By Ronny O'Leary, Columnist
We often hear about Hofstra's efforts to "go green." In some ways, the university has made real strides in improving our environment. For example, the Blue Beetle enables students to go shopping and get to the train station without taking a car. This cuts down on the amount of gasoline that we use.
There is a cogeneration plant below the student center. Ordinarily, plants produce electricity and emit some of the energy as waste heat. The cogeneration plant collects and utilizes the heat energy that would otherwise be wasted. Finally, some buildings, including the Personal Fitness Center and the Student Center, have Hydration Stations. These water bubblers allow people to obtain filtered water with reusable bottles.
Despite this progress, there is still room for improvement in many areas. According to Mike Stankiewicz of the Students For A Greener Hofstra, there is a plate-first policy in which the cafeteria workers are supposed to give students the option of using a ceramic plate first before a disposable plate. In theory, this cuts down on the amount of waste from disposable containers. However, if the cafeteria is busy, this policy is not fully enforced, according to Stankiewicz. In addition, the university still gives out pamphlets that show when movies are playing in the Student Center Theater.
However, the movies are also advertised in the weekly events updates that students receive via email. We could use less paper if we just used the event updates or even if the university emailed the movie schedule instead of handing out pamphlets. Making these improvements would decrease our impact on the environment.
However, there are two things we can all do as individuals. The first is to become more aware of our impact on the environment. For example, people could get involved with Students For A Greener Hofstra, which meets every Tuesday at 8:30 P.M in Brower 102. In addition, the university is promoting awareness with programs like the Small Farm Summit on April 14. This event will feature educational presentations, keynote speakers, and interactive workshops. Once we become aware of our impact, we as individuals can start making changes in our lives. Of course, the stress of schoolwork can cause people to become so caught up that they do not consider how they affect the environment. This is understandable; however, making changes is not difficult at all.

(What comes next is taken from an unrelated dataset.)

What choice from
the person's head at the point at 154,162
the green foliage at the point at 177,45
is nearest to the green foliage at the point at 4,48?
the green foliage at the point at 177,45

Indeed, the experience of going green can be very pleasant. For example, I never turn my light on, preferring to fill my room with natural light. Furthermore, rather than turning on the air conditioning when it is warm outside, I open my window so I can receive some fresh air.
Everyone will probably prefer to make their own changes, but every measure we take will have a positive impact, and we can feel good knowing that we are improving our environment. Stankiewicz puts it this way: "Nothing trumps the satisfaction you get from making a difference, no matter how little it is."